▶ [Records for processing]:
------------------------------------------------

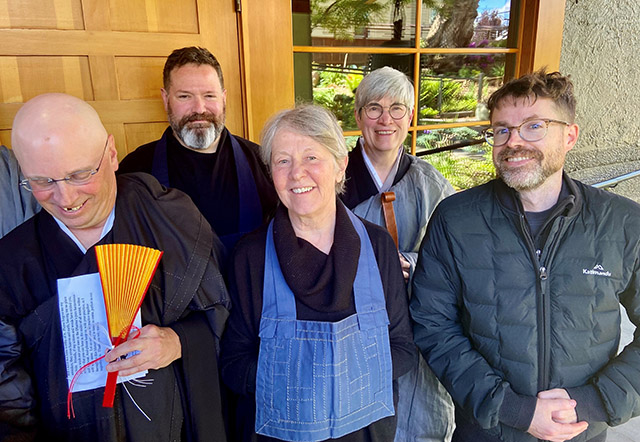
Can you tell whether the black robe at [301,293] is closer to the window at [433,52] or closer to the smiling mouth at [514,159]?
the smiling mouth at [514,159]

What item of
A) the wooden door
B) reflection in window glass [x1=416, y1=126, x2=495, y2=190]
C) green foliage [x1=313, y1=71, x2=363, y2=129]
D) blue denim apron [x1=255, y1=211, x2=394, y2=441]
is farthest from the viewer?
reflection in window glass [x1=416, y1=126, x2=495, y2=190]

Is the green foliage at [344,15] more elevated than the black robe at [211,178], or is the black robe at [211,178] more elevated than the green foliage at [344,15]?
the green foliage at [344,15]

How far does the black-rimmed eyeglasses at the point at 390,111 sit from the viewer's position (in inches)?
76.9

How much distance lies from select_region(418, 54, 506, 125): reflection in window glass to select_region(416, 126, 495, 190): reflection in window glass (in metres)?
0.13

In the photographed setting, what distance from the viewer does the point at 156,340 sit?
4.06 ft

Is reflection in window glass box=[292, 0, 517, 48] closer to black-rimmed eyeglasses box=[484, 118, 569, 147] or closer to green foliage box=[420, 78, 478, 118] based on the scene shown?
green foliage box=[420, 78, 478, 118]

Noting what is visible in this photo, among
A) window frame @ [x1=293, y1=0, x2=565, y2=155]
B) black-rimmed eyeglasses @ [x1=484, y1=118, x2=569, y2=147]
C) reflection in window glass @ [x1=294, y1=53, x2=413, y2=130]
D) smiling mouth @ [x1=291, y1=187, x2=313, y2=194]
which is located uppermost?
window frame @ [x1=293, y1=0, x2=565, y2=155]

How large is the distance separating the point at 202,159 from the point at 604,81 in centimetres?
404

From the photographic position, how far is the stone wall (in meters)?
3.87

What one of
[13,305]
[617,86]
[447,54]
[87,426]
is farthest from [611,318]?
[617,86]

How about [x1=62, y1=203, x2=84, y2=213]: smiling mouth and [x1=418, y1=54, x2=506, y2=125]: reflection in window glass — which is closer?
[x1=62, y1=203, x2=84, y2=213]: smiling mouth

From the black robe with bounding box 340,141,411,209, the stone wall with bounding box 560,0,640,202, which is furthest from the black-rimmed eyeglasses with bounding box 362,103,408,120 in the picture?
the stone wall with bounding box 560,0,640,202

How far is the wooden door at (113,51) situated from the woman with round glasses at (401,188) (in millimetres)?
1075

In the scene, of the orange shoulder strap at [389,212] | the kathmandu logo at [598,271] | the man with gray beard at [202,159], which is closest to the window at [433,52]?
the man with gray beard at [202,159]
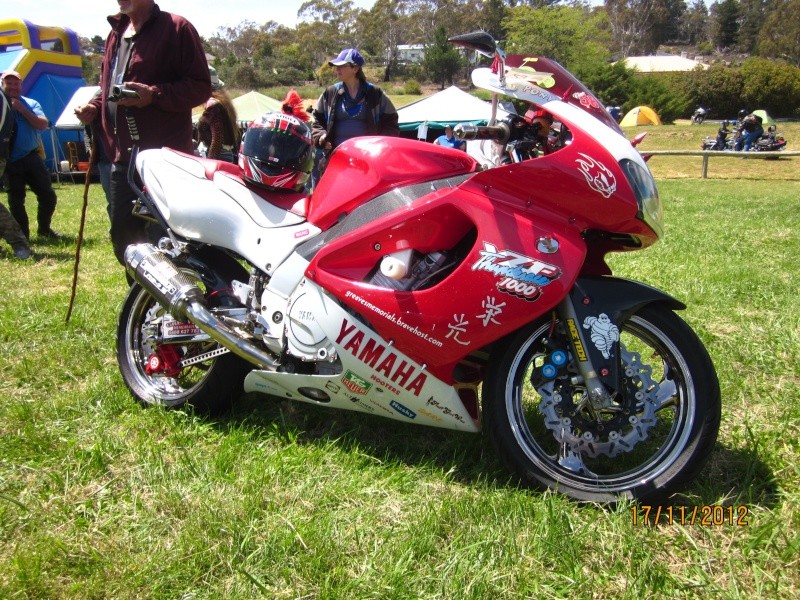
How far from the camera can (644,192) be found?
89.7 inches

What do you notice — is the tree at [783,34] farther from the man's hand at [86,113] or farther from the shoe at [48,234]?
the man's hand at [86,113]

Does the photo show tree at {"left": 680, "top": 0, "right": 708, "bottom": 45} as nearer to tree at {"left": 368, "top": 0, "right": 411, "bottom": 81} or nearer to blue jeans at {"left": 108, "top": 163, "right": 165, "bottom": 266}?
tree at {"left": 368, "top": 0, "right": 411, "bottom": 81}

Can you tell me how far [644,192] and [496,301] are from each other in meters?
0.64

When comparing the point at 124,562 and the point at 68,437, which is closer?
the point at 124,562

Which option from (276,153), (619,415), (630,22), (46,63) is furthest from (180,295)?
(630,22)

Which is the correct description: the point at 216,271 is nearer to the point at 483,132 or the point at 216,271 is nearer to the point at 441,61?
the point at 483,132

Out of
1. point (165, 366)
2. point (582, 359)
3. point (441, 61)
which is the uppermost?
point (441, 61)

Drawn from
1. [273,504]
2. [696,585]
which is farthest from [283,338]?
[696,585]

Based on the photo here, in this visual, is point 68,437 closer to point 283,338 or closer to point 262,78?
point 283,338

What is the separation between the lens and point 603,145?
2234 millimetres

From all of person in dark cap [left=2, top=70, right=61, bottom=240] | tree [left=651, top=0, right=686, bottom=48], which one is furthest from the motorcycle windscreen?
tree [left=651, top=0, right=686, bottom=48]

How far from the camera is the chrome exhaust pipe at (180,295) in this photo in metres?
2.77

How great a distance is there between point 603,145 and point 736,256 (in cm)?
465
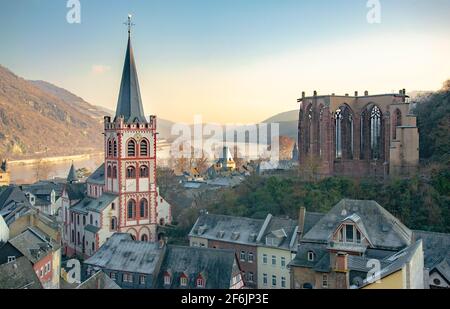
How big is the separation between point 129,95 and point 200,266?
13.8 metres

------------------------------------------------

▶ [Goal]: Reproduce the material beginning at the line that has "From all of" and continuing through the end of the material, with the requests included and the pictures left out. In the answers alone, adjust every number, both coordinates and distances, by adding -83 to it.

▶ [Task response]:
From all of person in dark cap [left=2, top=70, right=61, bottom=240] | tree [left=651, top=0, right=686, bottom=48], which one is furthest from the motorcycle windscreen?
tree [left=568, top=-83, right=603, bottom=-35]

How far from the camera is the chrome exhaust pipe at (180,295) in this photo in metres?
-80.23

How great a distance is there between point 603,145 and point 736,256 (in cm)?
382
How big is the separation between point 129,95 and point 200,266?
-69.2 metres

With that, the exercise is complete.